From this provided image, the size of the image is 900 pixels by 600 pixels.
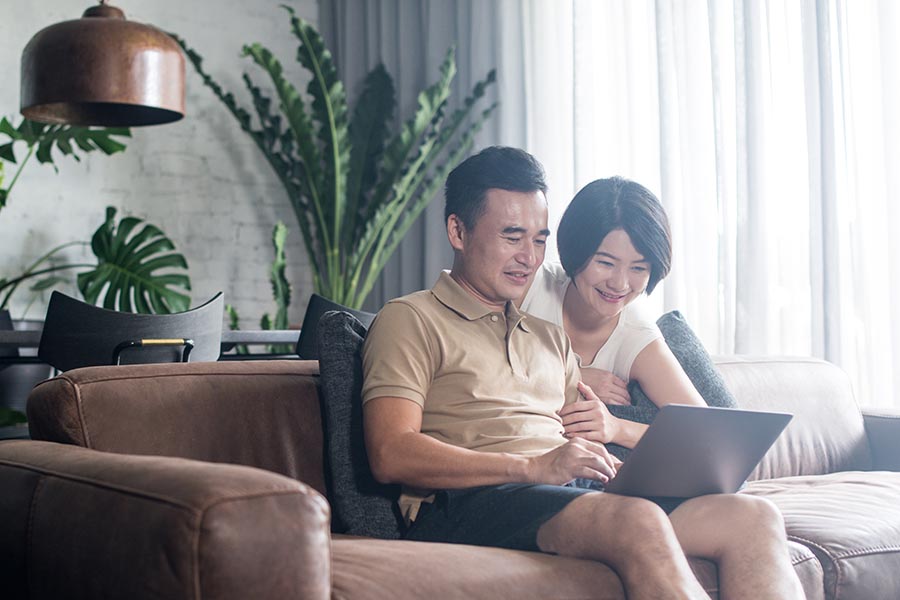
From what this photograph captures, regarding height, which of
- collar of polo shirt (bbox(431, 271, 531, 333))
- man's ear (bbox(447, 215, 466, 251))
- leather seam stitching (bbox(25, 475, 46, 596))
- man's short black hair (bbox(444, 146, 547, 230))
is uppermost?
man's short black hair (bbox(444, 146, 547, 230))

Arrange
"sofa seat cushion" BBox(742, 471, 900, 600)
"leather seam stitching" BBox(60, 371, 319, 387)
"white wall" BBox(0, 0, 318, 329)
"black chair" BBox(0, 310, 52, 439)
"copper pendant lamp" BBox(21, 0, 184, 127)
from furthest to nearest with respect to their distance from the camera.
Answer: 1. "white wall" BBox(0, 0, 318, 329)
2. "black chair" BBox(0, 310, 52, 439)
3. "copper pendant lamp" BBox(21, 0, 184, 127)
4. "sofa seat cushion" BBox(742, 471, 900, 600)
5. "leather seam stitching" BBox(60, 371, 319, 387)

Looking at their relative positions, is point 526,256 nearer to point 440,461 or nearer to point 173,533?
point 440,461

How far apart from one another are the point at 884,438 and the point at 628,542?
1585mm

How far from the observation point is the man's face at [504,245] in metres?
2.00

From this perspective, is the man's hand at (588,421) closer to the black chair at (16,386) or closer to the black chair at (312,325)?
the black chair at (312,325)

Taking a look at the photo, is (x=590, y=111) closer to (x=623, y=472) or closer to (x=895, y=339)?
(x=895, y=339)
...
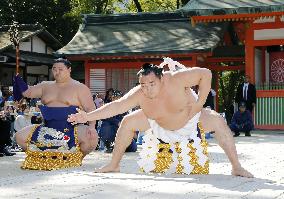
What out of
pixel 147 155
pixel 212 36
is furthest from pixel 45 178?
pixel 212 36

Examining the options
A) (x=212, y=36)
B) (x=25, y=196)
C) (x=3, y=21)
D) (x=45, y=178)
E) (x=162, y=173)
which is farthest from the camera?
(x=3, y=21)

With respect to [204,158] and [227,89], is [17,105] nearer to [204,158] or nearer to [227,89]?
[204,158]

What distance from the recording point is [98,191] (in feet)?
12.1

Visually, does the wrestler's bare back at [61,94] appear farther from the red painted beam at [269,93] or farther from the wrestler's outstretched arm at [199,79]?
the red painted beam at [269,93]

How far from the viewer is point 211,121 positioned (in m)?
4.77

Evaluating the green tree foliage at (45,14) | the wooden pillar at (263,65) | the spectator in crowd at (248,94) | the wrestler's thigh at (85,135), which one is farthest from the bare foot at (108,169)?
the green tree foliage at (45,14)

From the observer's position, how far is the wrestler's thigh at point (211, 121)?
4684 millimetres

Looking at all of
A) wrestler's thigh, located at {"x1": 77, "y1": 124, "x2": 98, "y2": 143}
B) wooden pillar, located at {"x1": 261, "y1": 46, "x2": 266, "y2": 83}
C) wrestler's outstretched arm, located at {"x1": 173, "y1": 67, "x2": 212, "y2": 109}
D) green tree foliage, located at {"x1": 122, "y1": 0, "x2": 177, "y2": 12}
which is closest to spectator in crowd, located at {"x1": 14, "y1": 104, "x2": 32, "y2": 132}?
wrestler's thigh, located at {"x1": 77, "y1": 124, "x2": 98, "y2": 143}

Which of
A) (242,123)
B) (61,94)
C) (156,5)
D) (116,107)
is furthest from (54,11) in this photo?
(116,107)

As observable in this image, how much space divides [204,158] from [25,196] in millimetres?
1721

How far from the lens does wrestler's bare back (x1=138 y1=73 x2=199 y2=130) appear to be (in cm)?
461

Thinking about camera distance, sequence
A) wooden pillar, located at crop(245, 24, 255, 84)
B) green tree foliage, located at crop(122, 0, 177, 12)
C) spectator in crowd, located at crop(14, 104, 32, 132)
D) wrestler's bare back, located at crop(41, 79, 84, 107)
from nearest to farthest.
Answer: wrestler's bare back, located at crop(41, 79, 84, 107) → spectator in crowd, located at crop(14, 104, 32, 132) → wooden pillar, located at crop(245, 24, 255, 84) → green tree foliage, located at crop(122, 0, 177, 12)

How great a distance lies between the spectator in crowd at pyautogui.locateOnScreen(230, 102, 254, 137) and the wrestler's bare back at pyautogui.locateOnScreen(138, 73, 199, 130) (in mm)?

Problem requirements: Retype the part of the entries that opens with the line containing "Looking at all of" and closes with the line containing "D) green tree", copying each line character for character.

Exercise solution:
Looking at all of
A) wrestler's thigh, located at {"x1": 77, "y1": 124, "x2": 98, "y2": 143}
B) wooden pillar, located at {"x1": 261, "y1": 46, "x2": 266, "y2": 83}
C) wrestler's outstretched arm, located at {"x1": 173, "y1": 67, "x2": 212, "y2": 109}
D) green tree foliage, located at {"x1": 122, "y1": 0, "x2": 177, "y2": 12}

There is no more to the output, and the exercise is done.